4. New dependency review on every PR
The most underused supply-chain control available to small teams is simple manual review of any new dependency added in a pull request. Before merging a PR that adds import requests to a Python project for the first time, ask: does this package have active maintenance, a clear ownership story, and download numbers consistent with legitimate use?
GitHub's Dependency Review action can automate part of this — it surfaces newly added dependencies in PR reviews, including their license and any known vulnerabilities at time of addition. For new packages with under 1,000 weekly downloads, add a human review requirement.
SBOM: When You Need It, When You Don't
A Software Bill of Materials (SBOM) is a structured inventory of all components in your application, including version and provenance information. NTIA and CISA guidance now recommends SBOMs for software sold to federal agencies, and several large enterprises are beginning to require them from vendors.
If your customers are mid-market or enterprise — especially in financial services, healthcare, or federal contracting — you will likely face SBOM requirements within 12 to 18 months. Starting to generate one now is a low-cost way to stay ahead of that requirement. Tools like syft (open source from Anchore) can generate a CycloneDX or SPDX format SBOM from your container image or source tree in a single command.

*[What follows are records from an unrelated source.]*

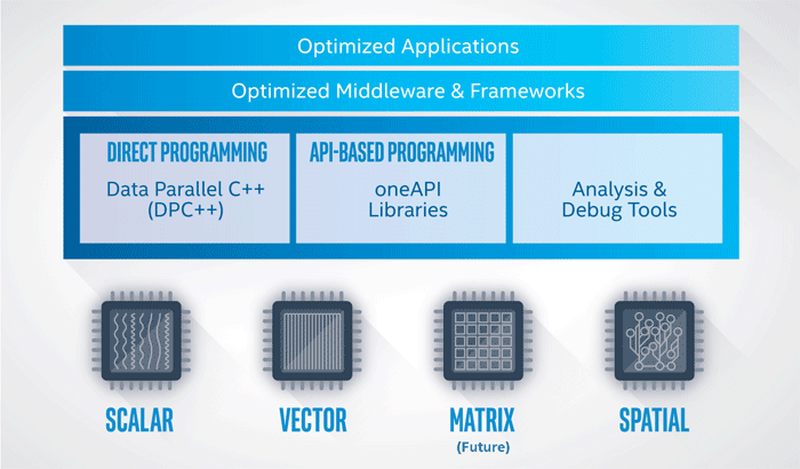 Optimized Applications

Optimized Middleware & Frameworks

DIRECT PROGRAMMING
Data Parallel C++ (DPC++)

API-BASED PROGRAMMING
oneAPI Libraries

Analysis & Debug Tools

SCALAR

VECTOR

MATRIX
(Future)

SPATIAL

If your customers are seed-stage startups or SMBs, SBOMs are not a current requirement and not worth prioritizing over the four baseline items above.
What Dependabot Does and Does Not Do
Dependabot is valuable and free. It is also widely misconfigured into uselessness. The most common failure mode is teams that have Dependabot enabled but configured to create PRs on all version bumps — including minor and patch — which floods the PR queue with 40 low-priority updates per week and trains developers to close Dependabot PRs without reading them.

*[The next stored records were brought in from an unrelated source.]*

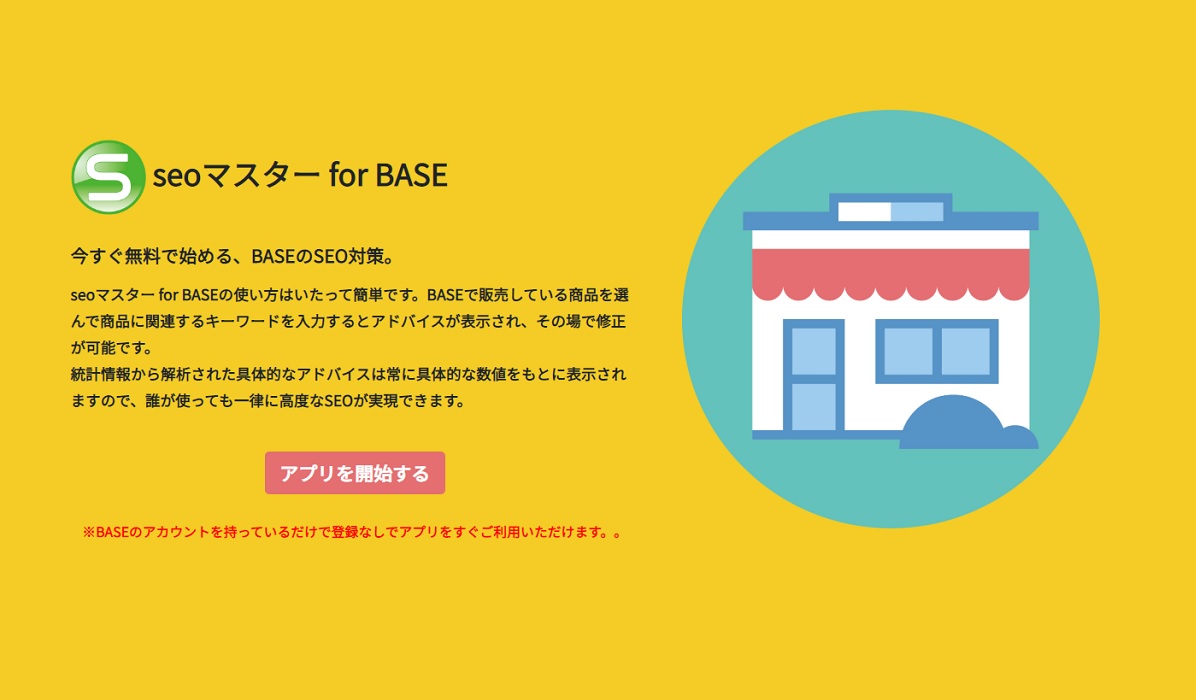 S seoマスター for BASE

今すぐ無料で始める、BASEのSEO対策。

seoマスター for BASEの使い方はいたって簡単です。BASEで販売している商品を選んで商品に関連するキーワードを入力するとアドバイスが表示され、その場で修正が可能です。
統計情報から解析された具体的なアドバイスは常に具体的な数値をもとに表示されますので、誰が使っても一律に高度なSEOが実現できます。

アプリを開始する

※BASEのアカウントを持っているだけで登録なしでアプリをすぐご利用いただけます。。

The configuration that actually works: Dependabot security-only mode with open-pull-requests-limit: 10 and versioning-strategy: lockfile-only for non-security updates. This limits Dependabot to security-driven updates, keeps the PR queue manageable, and ensures that a Dependabot PR in your queue actually signals a known vulnerability rather than just a version increment.
Staffing Reality: Who Owns This?
At fewer than 20 engineers, you likely do not have a dedicated security engineer. Supply-chain security responsibility typically falls to the engineering lead, the engineer who most recently added a dependency, or whoever is on-call this week.
The model that works is rotating ownership. Assign a "security sprint reviewer" role that rotates on a two-week cycle. That person's responsibilities include reviewing all new dependencies added in that sprint, processing any critical CVEs flagged by CI, and checking the dependency age report (a script that lists any dependency not updated in over 18 months). Four engineers rotating means each person spends roughly two hours per month on this — sustainable.
The model that does not work: making supply-chain security a "when we have time" activity with no assigned owner. No owner means no accountability, which means Dependabot PRs accumulate and critical CVE notifications go unread. We have seen teams with three open critical-severity dependency vulnerabilities sitting unpatched for 90 days simply because no one knew whose job it was to fix them.
The Minimum You Need
Commit and verify lockfiles in every repository. Run npm audit or equivalent in CI with a hard failure policy on critical severities. Configure Dependabot in security-only mode. Assign rotating ownership of new dependency review and CVE triage.
That is achievable in under a week for a single engineer, maintainable with approximately two hours per person per month, and sufficient to address the most common dependency-related attack vectors. The more sophisticated controls — SBOM generation, SLSA compliance, build provenance verification — are worth adding when you reach Series A and start facing enterprise security questionnaires that ask specifically for them.